[GIVEN MATERIAL]:
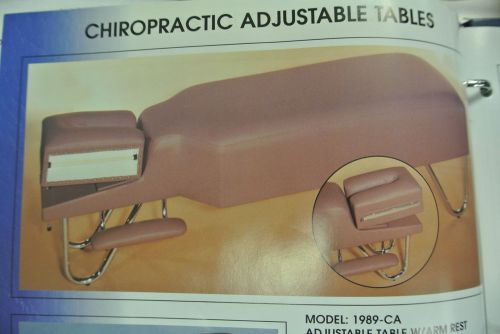 Medical Galaxy 1989-CA Chiropractic Chiropractor Rehab Table (NEW) *1  warranty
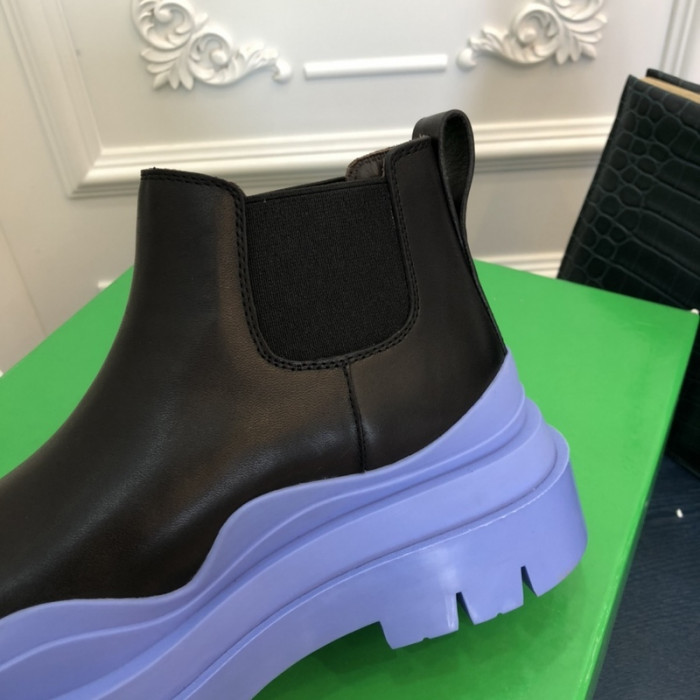 botteg*Ve*ne*ta tire leather ankle boots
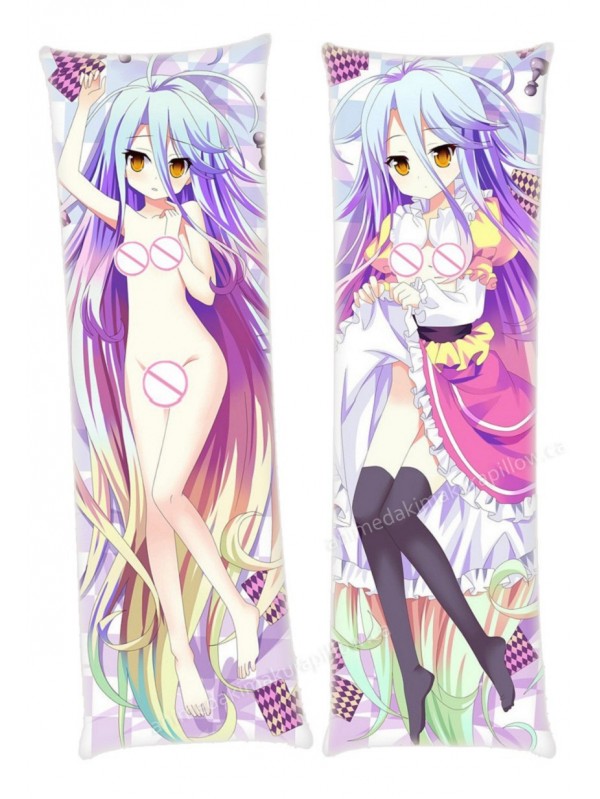 Shiro No Game No Life Dakimakura 3d pillow japanese anime pillow case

[EXERCISE]:
What you give back must match the material word for word, with no images included.

[EXPECTED OUTPUT]:
 Medical Galaxy 1989-CA Chiropractic Chiropractor Rehab Table (NEW) *1  warranty
 botteg*Ve*ne*ta tire leather ankle boots
 Shiro No Game No Life Dakimakura 3d pillow japanese anime pillow case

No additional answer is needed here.